Comment remettre un peu d’ordre afin que le sens de ce mot ne se dilue pas trop dans le bruit de son usage devenu commun ?
Après une bonne trentaine d’années de réémergence de la médiation dans la civilisation occidentale, il nous a paru utile de contribuer par ce dossier thématique à en tirer quelques lignes de force, à brosser l’articulation entre les différents registres touchés.
À cet effet, peut-être aurions-nous dû inscrire « question » au pluriel aussi !
D’emblée, nous avons été confrontés à des choix. À la suite de l’appel à contribution, cinq grandes catégories de réponses issues de champs professionnels très différents nous sont parvenues, mobilisant le mot « médiation » pour nommer :
une approche dans un champ professionnel particulier ;
un support/un média (médiation artistique, outils de médiation, médiation par le film) où le tiers est un objet et où, si intervenant il y a, il accompagne le processus par son altérité ;
un processus de socialisation et d’accès à la culture où l’intervenant, par sa posture et son savoir expert, se définit plutôt comme un troisième qu’un tiers en remplissant une fonction de passeur, de facilitateur ;
une posture et des préceptes particuliers inspirant une pratique où le tiers, bien qu’incarné, est parfois un peu flou ;
un processus de régulation sociale où le tiers, issu d’un dispositif, est une fonction incarnée.

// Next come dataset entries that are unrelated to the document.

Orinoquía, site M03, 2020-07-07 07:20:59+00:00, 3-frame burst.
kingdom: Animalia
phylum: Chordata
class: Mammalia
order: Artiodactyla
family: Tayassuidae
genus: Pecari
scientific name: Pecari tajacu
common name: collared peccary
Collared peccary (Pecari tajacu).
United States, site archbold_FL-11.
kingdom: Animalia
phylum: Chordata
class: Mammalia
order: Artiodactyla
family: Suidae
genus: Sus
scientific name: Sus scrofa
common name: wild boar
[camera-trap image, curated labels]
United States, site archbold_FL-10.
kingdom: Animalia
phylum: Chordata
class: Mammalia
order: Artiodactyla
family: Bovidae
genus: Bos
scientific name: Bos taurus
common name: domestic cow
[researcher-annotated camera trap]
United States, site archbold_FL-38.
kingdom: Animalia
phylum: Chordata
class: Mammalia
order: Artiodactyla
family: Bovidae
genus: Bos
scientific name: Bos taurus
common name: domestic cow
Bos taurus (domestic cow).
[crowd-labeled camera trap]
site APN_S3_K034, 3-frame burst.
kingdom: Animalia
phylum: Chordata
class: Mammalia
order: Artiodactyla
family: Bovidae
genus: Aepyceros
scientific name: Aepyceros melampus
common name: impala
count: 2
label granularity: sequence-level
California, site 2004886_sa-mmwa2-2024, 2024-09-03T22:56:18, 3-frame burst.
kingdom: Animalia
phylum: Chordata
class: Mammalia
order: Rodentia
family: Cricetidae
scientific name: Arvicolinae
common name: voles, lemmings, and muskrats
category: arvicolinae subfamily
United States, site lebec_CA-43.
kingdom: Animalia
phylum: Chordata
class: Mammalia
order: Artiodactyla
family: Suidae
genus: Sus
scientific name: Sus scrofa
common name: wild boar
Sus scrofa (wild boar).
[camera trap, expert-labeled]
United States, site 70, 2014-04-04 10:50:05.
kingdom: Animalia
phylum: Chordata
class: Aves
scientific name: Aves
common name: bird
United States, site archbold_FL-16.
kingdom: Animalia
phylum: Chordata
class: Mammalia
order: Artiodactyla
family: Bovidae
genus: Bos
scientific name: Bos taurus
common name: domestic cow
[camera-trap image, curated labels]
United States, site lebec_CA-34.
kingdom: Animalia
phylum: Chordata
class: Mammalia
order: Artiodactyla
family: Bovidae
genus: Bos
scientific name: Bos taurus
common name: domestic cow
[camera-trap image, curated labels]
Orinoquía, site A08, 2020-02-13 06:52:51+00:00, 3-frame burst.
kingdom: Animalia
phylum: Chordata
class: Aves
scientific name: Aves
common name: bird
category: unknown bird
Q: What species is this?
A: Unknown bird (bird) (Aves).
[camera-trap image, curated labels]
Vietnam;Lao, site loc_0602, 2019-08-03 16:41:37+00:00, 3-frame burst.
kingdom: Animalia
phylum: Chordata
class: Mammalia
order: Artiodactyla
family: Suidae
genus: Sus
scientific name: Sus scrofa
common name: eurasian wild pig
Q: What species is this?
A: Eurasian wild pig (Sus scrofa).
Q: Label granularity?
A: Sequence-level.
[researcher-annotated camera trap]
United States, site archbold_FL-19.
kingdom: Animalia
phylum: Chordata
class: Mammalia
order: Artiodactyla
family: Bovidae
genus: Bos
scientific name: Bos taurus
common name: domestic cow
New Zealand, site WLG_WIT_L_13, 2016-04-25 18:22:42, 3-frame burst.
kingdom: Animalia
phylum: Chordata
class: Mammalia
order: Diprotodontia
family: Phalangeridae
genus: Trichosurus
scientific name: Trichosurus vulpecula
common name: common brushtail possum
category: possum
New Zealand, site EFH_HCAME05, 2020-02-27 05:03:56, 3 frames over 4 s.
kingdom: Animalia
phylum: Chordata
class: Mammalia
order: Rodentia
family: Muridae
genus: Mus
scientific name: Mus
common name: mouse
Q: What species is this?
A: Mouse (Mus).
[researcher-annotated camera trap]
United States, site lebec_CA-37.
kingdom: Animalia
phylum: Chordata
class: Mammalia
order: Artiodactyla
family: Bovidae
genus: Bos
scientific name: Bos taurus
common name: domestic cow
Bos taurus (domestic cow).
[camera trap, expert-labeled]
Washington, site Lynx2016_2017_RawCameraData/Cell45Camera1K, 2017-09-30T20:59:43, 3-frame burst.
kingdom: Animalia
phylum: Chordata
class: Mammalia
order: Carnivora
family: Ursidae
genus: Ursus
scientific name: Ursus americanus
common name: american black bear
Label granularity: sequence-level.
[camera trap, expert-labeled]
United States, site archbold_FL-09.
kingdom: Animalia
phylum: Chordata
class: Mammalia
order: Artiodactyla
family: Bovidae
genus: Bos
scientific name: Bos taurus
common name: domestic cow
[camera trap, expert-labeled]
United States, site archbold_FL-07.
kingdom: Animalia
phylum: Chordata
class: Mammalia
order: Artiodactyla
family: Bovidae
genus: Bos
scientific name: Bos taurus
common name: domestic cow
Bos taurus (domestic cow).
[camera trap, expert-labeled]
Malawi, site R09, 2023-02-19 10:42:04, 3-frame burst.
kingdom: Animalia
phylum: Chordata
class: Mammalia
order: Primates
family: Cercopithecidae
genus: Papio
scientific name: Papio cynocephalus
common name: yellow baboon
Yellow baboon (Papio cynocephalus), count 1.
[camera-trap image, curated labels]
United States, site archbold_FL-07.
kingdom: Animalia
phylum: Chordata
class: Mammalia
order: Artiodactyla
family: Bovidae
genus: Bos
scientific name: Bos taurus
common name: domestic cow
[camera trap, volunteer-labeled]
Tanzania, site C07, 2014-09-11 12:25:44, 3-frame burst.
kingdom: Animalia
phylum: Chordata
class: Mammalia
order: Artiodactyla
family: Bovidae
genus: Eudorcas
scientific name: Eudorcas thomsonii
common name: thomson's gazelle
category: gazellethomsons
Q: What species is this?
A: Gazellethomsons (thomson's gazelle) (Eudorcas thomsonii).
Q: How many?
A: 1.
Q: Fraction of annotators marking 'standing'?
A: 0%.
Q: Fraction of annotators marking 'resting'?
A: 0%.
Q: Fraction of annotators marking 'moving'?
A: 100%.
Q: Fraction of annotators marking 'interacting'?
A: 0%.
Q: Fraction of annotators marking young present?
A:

Toutes les propositions d’articles que nous avons reçues se revendiquent, légitimement, de la médiation au bénéfice du développement d’un lien social, dans une perspective démocratique, tout au moins démocratisante, soutenant la participation et le développement des capacités des acteurs, individuels et collectifs, dans une orientation pragmatique organisée par des principes déontologiques.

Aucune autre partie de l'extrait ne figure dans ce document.